Records for this exercise ->
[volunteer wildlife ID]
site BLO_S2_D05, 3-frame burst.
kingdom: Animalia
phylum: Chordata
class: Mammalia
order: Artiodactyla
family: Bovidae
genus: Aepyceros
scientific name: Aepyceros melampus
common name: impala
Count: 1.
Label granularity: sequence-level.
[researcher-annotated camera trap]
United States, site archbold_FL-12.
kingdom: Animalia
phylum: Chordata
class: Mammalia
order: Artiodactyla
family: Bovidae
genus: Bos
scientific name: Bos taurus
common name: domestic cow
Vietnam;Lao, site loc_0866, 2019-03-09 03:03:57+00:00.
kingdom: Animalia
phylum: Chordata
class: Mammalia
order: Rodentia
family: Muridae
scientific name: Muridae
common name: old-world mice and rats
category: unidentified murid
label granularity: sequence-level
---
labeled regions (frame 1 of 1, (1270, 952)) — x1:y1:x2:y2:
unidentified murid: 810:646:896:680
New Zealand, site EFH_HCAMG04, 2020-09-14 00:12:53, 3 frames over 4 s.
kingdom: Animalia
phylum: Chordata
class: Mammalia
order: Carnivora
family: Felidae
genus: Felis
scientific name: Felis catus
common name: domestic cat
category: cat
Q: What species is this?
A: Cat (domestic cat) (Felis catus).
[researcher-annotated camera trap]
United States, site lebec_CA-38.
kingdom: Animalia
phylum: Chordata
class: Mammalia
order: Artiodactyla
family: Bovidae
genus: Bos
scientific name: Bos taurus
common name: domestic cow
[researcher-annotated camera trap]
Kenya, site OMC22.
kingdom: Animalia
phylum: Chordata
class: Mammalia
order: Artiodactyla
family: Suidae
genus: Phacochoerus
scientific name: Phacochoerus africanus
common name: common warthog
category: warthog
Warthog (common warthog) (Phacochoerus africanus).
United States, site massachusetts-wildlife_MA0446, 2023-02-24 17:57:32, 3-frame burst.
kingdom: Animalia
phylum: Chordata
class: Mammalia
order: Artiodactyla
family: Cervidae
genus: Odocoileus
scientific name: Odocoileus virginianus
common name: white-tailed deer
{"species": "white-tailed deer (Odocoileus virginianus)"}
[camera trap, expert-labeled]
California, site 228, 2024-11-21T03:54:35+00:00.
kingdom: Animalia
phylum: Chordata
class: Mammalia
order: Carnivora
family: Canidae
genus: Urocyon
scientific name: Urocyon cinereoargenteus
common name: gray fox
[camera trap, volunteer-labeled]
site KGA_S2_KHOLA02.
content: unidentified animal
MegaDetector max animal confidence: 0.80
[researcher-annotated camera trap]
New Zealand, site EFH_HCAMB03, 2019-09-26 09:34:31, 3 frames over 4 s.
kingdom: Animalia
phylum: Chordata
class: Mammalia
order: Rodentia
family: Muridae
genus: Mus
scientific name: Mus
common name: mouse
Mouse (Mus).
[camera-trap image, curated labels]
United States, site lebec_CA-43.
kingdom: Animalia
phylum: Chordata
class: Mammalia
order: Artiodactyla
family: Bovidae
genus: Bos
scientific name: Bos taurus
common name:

Task statement -> Each line of the entries that holds "sequence" should be counted, and only the total given.

Reply -> 2